Looking at the cases above, first being “audit_syscall_exit”, this code gets called at system call exit when there’s some “work” to do. This slow path of system call exit happens when system calls are being traced, or even if a task is performing a “ptrace” on another task (like gdb). Since the auditing code is trying to be “nice”, it doesn’t assume it is the fast path, and places an “unlikely()” in the test case if it is enabled or not. The machine running this happens to have selinux enabled and that enables the auditing of system call exit.

Here’s one example where a 100% incorrect “unlikely” is the right answer! Note, if I disable auditing in the kernel by passing in “audit=0” to the kernel command line, this branch becomes 100% correct.

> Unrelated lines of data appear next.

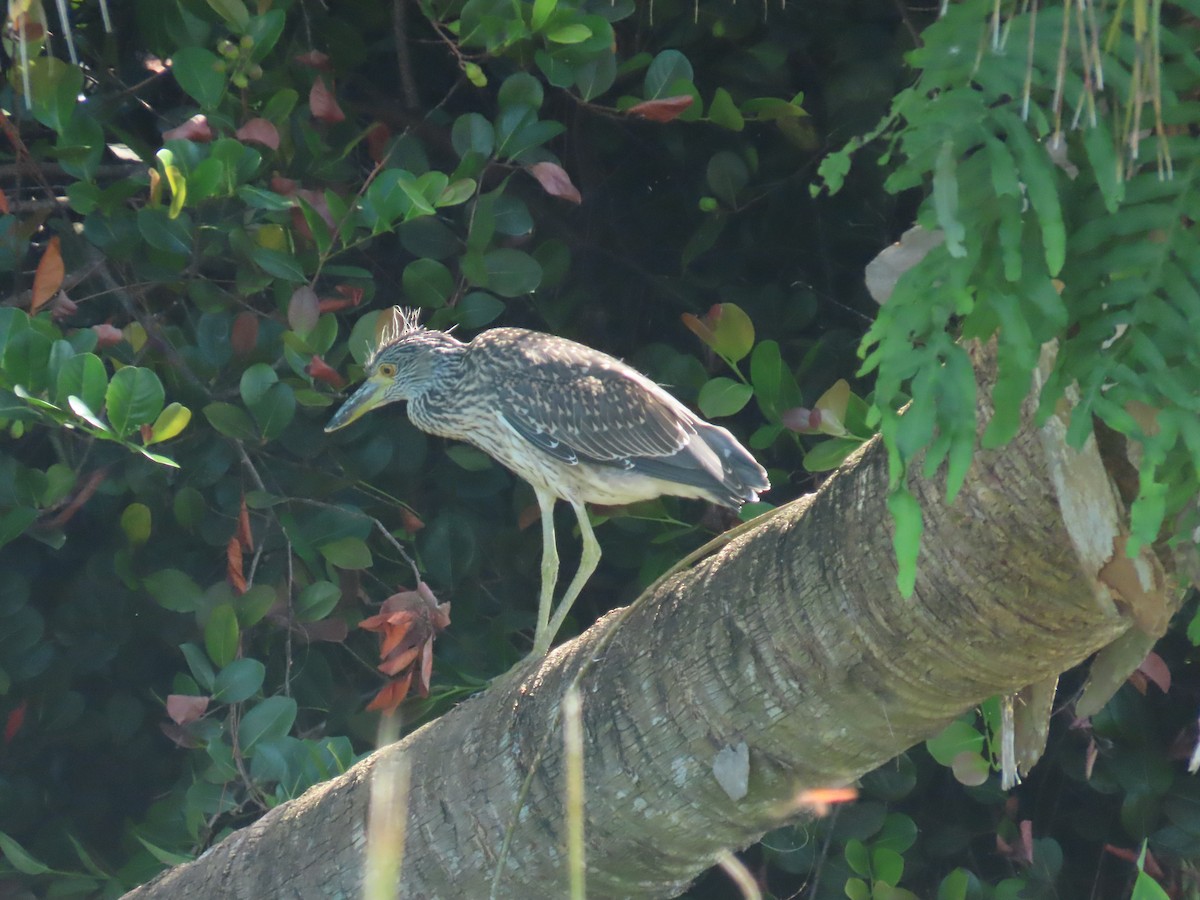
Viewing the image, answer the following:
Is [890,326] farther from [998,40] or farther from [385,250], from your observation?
[385,250]

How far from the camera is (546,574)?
10.9ft

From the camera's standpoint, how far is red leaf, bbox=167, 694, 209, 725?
2.72 m

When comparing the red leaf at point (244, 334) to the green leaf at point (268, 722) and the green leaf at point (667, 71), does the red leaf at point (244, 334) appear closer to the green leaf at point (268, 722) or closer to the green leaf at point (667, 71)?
the green leaf at point (268, 722)

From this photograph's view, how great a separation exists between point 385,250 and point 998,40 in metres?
2.41

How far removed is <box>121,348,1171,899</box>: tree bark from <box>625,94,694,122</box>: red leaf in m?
1.18

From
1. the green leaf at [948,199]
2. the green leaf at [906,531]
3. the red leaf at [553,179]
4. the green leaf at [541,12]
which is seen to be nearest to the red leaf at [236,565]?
the red leaf at [553,179]

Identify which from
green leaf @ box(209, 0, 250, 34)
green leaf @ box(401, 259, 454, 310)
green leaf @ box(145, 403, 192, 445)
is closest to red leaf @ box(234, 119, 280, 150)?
green leaf @ box(209, 0, 250, 34)

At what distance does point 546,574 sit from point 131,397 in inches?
48.0

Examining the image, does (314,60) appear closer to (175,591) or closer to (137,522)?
(137,522)

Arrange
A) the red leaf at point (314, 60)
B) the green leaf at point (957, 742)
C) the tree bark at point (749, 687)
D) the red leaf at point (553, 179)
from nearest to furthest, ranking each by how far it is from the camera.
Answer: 1. the tree bark at point (749, 687)
2. the green leaf at point (957, 742)
3. the red leaf at point (553, 179)
4. the red leaf at point (314, 60)

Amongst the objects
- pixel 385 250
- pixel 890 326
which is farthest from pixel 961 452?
pixel 385 250

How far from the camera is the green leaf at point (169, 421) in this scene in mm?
2469

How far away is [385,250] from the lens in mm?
3543

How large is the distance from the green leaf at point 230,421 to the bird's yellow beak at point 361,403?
0.88 ft
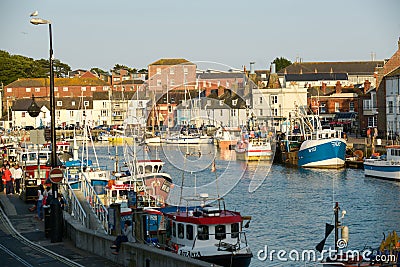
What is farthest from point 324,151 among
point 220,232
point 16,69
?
point 16,69

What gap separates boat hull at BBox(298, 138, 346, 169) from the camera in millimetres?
72375

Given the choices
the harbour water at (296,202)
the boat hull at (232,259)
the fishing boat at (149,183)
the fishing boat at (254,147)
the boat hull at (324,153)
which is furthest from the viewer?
the fishing boat at (254,147)

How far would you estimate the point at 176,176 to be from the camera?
53.8 metres

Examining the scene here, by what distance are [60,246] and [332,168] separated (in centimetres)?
5175

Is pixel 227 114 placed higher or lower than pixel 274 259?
higher

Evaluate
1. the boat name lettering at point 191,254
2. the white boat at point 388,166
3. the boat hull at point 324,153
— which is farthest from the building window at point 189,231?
the boat hull at point 324,153

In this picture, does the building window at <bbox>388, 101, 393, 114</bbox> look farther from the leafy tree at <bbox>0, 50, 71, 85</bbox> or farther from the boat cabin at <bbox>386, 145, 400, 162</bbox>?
the leafy tree at <bbox>0, 50, 71, 85</bbox>

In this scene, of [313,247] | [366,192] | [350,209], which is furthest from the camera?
[366,192]

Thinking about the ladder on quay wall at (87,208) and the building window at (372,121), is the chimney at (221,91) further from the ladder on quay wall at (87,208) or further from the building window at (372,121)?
the ladder on quay wall at (87,208)

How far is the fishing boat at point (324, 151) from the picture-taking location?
72.4m

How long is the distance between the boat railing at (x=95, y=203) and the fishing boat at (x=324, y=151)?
4516 centimetres

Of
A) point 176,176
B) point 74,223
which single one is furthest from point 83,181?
point 176,176

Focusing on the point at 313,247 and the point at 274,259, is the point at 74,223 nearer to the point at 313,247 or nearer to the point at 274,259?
the point at 274,259

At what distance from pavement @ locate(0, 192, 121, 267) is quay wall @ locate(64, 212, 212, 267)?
0.19 metres
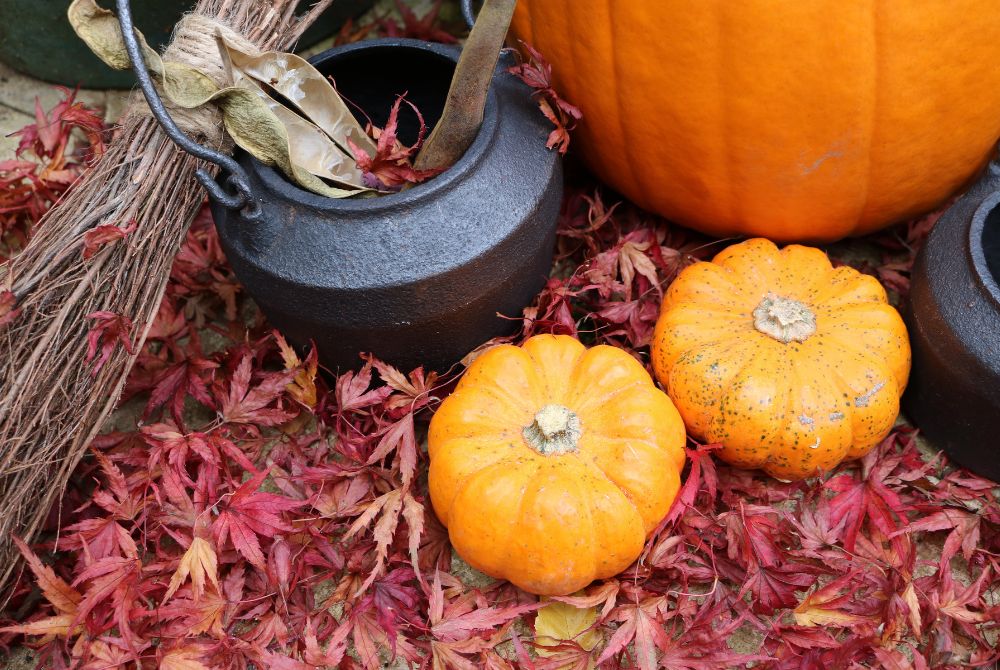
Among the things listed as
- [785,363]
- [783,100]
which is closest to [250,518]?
[785,363]

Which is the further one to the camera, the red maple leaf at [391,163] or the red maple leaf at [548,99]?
the red maple leaf at [548,99]

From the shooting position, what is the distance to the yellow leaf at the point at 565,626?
167cm

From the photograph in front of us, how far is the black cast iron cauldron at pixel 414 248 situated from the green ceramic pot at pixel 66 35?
97 centimetres

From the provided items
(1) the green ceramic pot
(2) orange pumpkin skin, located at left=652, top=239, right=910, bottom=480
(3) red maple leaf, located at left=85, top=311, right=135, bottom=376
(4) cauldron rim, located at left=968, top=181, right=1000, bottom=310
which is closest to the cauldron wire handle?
(3) red maple leaf, located at left=85, top=311, right=135, bottom=376

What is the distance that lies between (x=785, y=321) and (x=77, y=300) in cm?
149

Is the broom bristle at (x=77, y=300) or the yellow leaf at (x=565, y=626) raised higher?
the broom bristle at (x=77, y=300)

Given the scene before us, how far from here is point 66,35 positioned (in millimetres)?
2662

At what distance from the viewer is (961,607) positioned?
5.36ft

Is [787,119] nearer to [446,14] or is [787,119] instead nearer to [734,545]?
[734,545]

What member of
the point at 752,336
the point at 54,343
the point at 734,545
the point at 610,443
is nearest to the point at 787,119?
the point at 752,336

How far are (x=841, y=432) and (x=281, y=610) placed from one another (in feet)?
3.97

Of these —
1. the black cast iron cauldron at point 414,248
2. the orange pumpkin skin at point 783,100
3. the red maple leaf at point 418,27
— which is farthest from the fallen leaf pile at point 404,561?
the red maple leaf at point 418,27

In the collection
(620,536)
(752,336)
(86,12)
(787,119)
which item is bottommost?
(620,536)

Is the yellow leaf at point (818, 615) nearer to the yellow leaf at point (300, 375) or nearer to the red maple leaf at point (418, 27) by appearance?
the yellow leaf at point (300, 375)
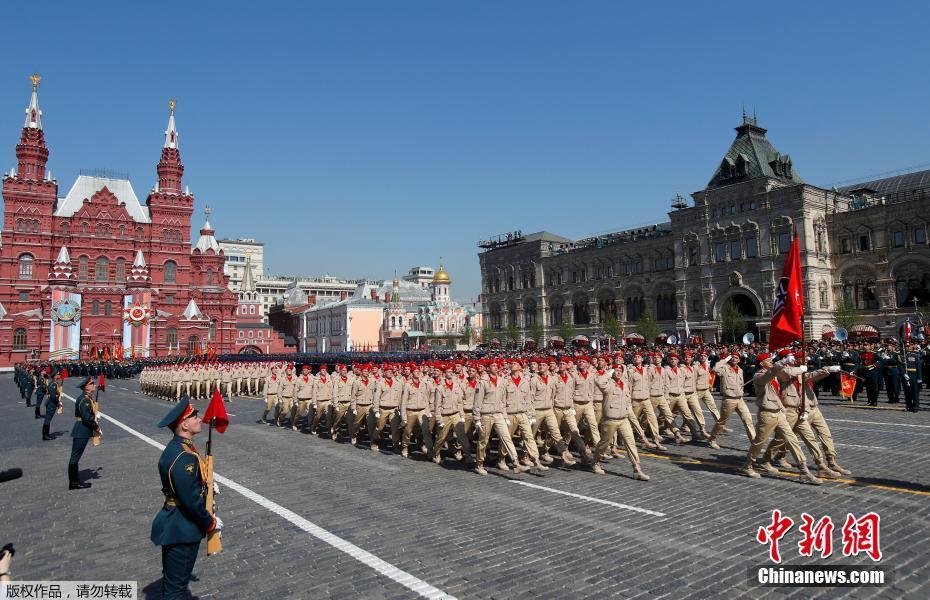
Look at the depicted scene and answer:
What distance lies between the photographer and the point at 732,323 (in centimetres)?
4462

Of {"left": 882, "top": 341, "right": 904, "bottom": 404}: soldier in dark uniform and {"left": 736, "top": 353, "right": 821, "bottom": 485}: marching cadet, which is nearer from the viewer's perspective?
{"left": 736, "top": 353, "right": 821, "bottom": 485}: marching cadet

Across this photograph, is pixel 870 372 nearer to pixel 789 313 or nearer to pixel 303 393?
pixel 789 313

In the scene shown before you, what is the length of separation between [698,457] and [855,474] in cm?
257

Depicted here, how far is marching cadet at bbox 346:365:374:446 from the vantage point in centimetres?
1366

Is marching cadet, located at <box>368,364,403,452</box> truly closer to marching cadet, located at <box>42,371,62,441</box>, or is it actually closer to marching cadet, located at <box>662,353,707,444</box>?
marching cadet, located at <box>662,353,707,444</box>

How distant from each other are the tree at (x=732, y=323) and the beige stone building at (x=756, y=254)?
64 centimetres

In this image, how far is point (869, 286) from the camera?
1690 inches

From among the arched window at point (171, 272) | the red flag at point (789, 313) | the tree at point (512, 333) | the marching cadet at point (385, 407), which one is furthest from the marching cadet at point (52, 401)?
the arched window at point (171, 272)

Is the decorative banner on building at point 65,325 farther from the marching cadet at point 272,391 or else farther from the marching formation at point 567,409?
the marching formation at point 567,409

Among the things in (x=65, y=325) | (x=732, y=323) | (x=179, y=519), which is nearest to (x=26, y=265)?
(x=65, y=325)

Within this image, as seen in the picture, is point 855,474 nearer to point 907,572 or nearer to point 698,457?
point 698,457

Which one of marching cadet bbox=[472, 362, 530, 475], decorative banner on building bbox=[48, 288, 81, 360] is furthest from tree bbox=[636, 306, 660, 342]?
decorative banner on building bbox=[48, 288, 81, 360]

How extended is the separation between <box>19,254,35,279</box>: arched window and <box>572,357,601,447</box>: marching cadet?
66051 millimetres

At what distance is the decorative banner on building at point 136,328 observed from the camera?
58000 millimetres
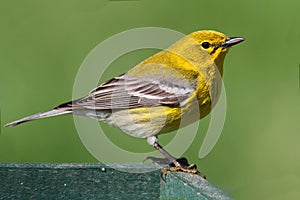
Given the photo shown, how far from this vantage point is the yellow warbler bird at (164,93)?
6533 millimetres

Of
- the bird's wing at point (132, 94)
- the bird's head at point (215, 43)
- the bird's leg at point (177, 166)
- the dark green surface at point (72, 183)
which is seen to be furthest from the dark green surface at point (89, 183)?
the bird's head at point (215, 43)

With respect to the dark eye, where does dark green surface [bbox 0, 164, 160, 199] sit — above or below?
below

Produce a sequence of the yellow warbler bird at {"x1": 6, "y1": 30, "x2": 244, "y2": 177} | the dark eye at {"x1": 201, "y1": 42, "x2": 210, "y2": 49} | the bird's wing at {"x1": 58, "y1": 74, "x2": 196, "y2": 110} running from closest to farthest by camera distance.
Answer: the yellow warbler bird at {"x1": 6, "y1": 30, "x2": 244, "y2": 177}
the bird's wing at {"x1": 58, "y1": 74, "x2": 196, "y2": 110}
the dark eye at {"x1": 201, "y1": 42, "x2": 210, "y2": 49}

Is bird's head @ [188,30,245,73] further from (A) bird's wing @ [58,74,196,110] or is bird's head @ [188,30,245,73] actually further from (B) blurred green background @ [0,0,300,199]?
(B) blurred green background @ [0,0,300,199]

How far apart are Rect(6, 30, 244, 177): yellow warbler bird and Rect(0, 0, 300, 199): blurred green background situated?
102 centimetres

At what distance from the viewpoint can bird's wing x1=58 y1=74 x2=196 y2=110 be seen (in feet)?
21.8

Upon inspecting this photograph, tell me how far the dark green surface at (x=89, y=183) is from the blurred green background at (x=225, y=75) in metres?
1.63

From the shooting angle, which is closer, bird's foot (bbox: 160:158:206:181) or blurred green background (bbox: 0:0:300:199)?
bird's foot (bbox: 160:158:206:181)

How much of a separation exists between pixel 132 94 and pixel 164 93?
0.78 feet

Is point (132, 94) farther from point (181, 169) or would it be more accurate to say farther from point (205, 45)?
point (181, 169)

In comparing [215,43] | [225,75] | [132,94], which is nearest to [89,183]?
[132,94]

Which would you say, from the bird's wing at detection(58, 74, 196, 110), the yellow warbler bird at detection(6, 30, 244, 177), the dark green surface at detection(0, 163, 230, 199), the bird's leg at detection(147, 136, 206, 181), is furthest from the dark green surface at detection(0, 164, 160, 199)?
the bird's wing at detection(58, 74, 196, 110)

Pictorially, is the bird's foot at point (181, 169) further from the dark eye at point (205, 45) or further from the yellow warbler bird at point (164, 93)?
the dark eye at point (205, 45)

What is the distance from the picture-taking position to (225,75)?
29.1 feet
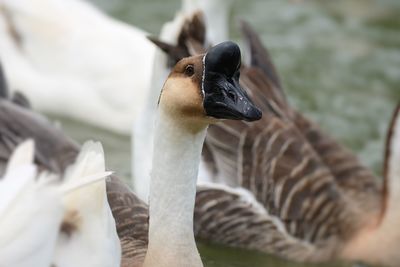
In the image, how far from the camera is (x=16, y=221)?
4.59 meters

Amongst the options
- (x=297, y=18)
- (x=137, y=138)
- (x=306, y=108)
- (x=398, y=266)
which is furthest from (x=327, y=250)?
(x=297, y=18)

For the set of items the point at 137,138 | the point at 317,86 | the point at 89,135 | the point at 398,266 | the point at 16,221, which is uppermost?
the point at 317,86

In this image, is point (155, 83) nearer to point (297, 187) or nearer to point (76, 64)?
point (297, 187)

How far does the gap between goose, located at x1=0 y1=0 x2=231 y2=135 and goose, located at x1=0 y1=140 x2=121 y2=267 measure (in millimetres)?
3970

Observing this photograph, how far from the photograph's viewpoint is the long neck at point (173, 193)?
196 inches

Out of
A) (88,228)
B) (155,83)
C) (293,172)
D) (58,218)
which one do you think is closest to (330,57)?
(293,172)

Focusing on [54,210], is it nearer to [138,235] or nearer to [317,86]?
[138,235]

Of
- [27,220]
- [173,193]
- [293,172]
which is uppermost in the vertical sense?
[293,172]

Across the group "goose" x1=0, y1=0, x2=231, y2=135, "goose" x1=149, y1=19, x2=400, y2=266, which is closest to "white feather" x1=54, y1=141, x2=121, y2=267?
"goose" x1=149, y1=19, x2=400, y2=266

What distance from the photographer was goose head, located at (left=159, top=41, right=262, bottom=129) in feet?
15.8

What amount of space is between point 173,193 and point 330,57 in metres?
5.89

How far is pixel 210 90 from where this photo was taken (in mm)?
4848

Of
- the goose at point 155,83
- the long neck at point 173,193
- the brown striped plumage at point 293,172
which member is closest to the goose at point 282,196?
the brown striped plumage at point 293,172

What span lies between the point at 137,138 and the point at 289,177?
952 millimetres
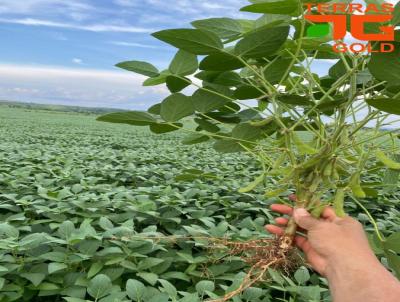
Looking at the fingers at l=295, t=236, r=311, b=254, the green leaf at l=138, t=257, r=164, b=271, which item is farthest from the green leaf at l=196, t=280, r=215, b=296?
the fingers at l=295, t=236, r=311, b=254

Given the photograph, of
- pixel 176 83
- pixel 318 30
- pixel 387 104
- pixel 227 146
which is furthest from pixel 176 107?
pixel 387 104

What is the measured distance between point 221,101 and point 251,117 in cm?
19

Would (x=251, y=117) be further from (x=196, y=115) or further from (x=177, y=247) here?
(x=177, y=247)

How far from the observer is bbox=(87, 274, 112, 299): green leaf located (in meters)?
1.32

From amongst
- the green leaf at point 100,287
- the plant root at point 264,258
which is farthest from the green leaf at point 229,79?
the green leaf at point 100,287

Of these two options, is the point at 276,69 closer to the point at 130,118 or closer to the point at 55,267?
the point at 130,118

The sched_info_*() functions all have 100% unlikely, because the code there is something similar to the audit code. If scheduling statistics are disabled, then the sched_info_*() calls should all be ignored. But this is under discussion because when statistics are disabled, the code that has the “unlikely()” is not compiled in. Which begs the question, why is this incorrect? When statistics are compiled into the kernel, there’s a variable used to enable or disable statistics which the unlikely() macro is around. The discussion over this unlikely() is that the variable is enabled by default when statistics are enabled at build time, and can only be disabled by a kernel command line to turn it off. There is a good argument to change the unlikely, but the owner of that code needs to be convinced first.

Using the likely/unlikely profiler is a good way to understand parts of the kernel. Every time I look at an incorrect macro placement that is located in a part of the kernel I’m unfamiliar with, I learn a bit about the surrounding code. That’s one of my motivations to continue to periodically see where likely and unlikely fail to meet expectations.

It’s also a good excuse to keep my “#define if” still in the kernel. But that’s for another topic.